Aku ingin mengungkapkan
betapa aku mencintaimu. Seandainya jika itu dapat membuat hatimu kembali
kepadaku. Tetapi sekarang apa gunanya? Itu hanya akan membuatmu semakin merasa
bersalah.
Air mataku
jatuh tak tertahan. Hatiku terasa sesak, tetapi ada sedikit perasaan lega. Lega
karena telah melepaskanmu. Lega kerena mampu melakukan sesuatu untuk
kebahagiaanmu. Aku berjalan perlahan ke
arah Jungkook. Kutatapi wajahnya sekali lagi. Tanpa sadar tanganku meraih dan
mengelus pipinya.
‘Aku mencintaimu’ bisikku dalam hati.
*
Belakangan Busan
terasa lebih dingin dari hari-hari sebelumnya. Musim gugur akan segera tiba. Aku
melirik jam tanganku. Aku harus segera menuju stasiun jika tidak ingin
ketinggalan kereta selanjutnya.
Di sepanjang
jalan daun-daun mulai berguguran. Mereka jatuh dengan indah hingga orang-orang
lupa bagaimana setiap yang jatuh itu sakit. Walau itu jatuh cinta sekalipun.

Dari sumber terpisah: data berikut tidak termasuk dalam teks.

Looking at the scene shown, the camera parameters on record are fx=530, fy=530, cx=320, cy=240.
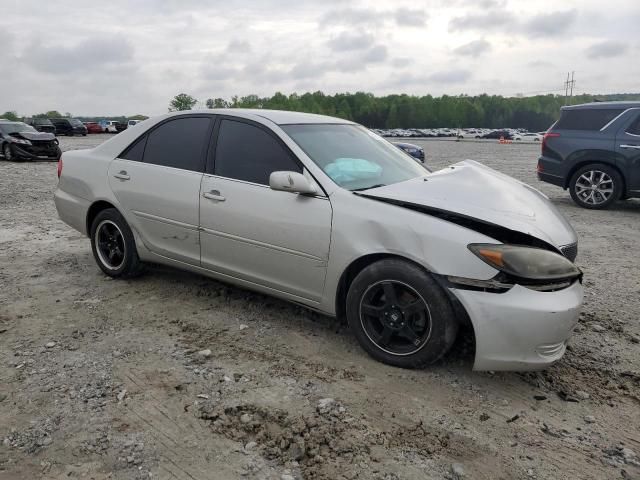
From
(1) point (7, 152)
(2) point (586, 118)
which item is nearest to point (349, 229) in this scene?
(2) point (586, 118)

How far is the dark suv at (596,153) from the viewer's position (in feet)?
28.5

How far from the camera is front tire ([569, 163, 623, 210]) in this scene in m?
8.91

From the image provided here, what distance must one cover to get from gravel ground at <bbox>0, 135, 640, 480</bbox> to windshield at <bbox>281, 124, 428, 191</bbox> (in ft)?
3.73

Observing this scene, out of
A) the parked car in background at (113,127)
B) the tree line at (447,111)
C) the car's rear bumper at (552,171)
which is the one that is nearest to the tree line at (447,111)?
the tree line at (447,111)

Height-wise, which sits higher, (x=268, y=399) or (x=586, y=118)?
(x=586, y=118)

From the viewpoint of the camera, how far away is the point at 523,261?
9.65ft

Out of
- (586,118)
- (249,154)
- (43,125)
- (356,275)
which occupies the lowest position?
(356,275)

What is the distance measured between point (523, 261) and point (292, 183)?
1.49 meters

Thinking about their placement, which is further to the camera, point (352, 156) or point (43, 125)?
point (43, 125)

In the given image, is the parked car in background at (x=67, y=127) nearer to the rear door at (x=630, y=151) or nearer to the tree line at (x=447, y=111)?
the rear door at (x=630, y=151)

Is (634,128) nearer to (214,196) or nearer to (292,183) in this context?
(292,183)

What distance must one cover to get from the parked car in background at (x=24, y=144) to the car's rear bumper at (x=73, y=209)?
15.0 metres

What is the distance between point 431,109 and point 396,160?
13484 centimetres

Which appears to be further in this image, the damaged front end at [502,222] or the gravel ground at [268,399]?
the damaged front end at [502,222]
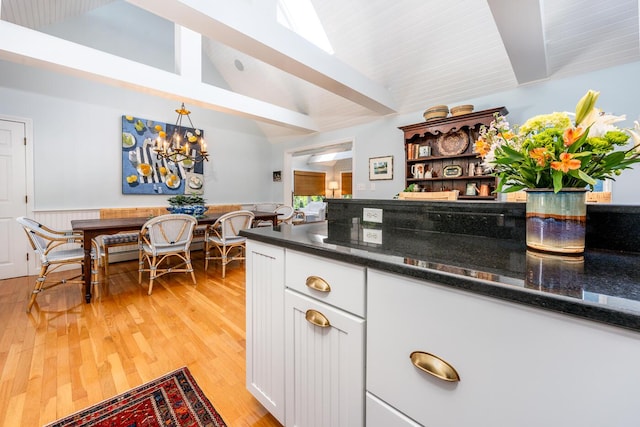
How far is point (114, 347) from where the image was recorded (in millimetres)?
1811

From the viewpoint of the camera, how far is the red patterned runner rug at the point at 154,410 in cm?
123

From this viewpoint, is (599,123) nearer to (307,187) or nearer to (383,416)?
(383,416)

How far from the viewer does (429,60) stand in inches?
127

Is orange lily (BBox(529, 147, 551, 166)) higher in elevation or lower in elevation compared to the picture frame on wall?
lower

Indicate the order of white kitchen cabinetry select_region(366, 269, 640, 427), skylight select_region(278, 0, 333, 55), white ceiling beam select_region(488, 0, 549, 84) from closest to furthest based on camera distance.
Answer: white kitchen cabinetry select_region(366, 269, 640, 427)
white ceiling beam select_region(488, 0, 549, 84)
skylight select_region(278, 0, 333, 55)

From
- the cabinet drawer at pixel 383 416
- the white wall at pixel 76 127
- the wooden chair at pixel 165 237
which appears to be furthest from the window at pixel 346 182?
the cabinet drawer at pixel 383 416

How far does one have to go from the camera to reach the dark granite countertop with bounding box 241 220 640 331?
0.44m

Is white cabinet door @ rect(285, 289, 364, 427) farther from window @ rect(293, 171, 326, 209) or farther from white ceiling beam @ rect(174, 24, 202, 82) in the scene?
window @ rect(293, 171, 326, 209)

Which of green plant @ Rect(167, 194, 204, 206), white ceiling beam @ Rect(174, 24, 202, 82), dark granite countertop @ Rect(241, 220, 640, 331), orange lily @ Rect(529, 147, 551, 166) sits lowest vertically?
dark granite countertop @ Rect(241, 220, 640, 331)

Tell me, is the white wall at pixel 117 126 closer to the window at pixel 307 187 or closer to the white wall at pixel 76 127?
the white wall at pixel 76 127

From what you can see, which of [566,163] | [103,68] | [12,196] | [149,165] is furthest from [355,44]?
[12,196]

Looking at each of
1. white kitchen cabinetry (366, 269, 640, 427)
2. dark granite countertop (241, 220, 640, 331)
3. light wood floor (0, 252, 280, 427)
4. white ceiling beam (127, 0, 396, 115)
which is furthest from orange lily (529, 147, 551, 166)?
white ceiling beam (127, 0, 396, 115)

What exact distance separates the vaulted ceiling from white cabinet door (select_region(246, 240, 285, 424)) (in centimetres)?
192

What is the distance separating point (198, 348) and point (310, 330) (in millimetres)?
1290
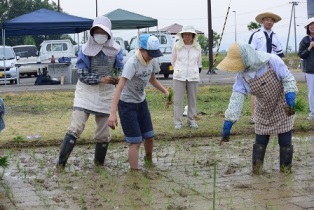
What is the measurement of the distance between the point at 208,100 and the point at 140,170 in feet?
26.0

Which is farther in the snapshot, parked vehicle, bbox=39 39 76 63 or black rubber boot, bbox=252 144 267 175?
parked vehicle, bbox=39 39 76 63

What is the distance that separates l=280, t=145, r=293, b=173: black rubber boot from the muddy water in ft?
0.32

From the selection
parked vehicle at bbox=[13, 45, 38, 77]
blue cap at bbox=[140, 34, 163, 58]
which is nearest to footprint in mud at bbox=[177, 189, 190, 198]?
blue cap at bbox=[140, 34, 163, 58]

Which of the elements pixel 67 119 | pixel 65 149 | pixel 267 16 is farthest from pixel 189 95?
pixel 65 149

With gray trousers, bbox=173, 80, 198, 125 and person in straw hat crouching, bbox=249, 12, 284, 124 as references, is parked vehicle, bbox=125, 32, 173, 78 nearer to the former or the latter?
gray trousers, bbox=173, 80, 198, 125

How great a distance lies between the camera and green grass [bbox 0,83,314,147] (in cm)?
927

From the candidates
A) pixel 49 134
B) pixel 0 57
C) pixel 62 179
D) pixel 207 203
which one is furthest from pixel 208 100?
pixel 0 57

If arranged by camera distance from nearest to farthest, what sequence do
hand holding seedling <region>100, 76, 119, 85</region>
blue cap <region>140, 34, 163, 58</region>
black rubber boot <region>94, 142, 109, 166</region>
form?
1. blue cap <region>140, 34, 163, 58</region>
2. hand holding seedling <region>100, 76, 119, 85</region>
3. black rubber boot <region>94, 142, 109, 166</region>

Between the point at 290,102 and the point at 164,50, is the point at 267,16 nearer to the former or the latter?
the point at 290,102

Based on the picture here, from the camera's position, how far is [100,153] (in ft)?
24.3

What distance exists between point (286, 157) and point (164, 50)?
1938cm

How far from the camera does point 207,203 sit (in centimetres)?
548

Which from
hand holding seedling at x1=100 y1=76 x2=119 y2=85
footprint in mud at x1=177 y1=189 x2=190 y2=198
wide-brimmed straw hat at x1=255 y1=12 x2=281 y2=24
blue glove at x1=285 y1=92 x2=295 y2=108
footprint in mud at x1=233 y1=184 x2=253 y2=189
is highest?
wide-brimmed straw hat at x1=255 y1=12 x2=281 y2=24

Aku merapatkan jaketku kemudian memasukkan kedua tanganku ke saku.
Aku berhenti melangkah.
Tatapanku tertuju pada seseorang di seberang jalan. Senyuman itu, sudah pasti
itu dia. Bahkan setelah sekian lama, aku masih terpesona dengan senyumnya. Hatiku
terasa hangat setiap kali melihatnya. Senyumnya kontras sekali dengan suasana
Busan hari ini. Aku ikut tersenyum, meskipun senyum itu ditujukan untuk wanita
mungil yang berdiri di sebelahnya.
Pria itu meraih
tangan wanita di sampingnya dan menggenggamnya erat. Wanita itu tersenyum. Mereka
terlihat bahagia.
Sadar dengan
keberadaanku, Jungkook menatapku kaget. Tetapi kemudian ia tersenyum. Senyum itu
begitu cerah. Lewat senyum itu aku tau bahwa ia telah hidup dengan bahagia. Dia
sudah melakukannya dengan benar. Aku menghembuskan nafas lega kemudian tersenyum
kepadanya.
Aku kembali
melangkahkan kakiku, melanjutkan perjalananku yang sempat terhenti.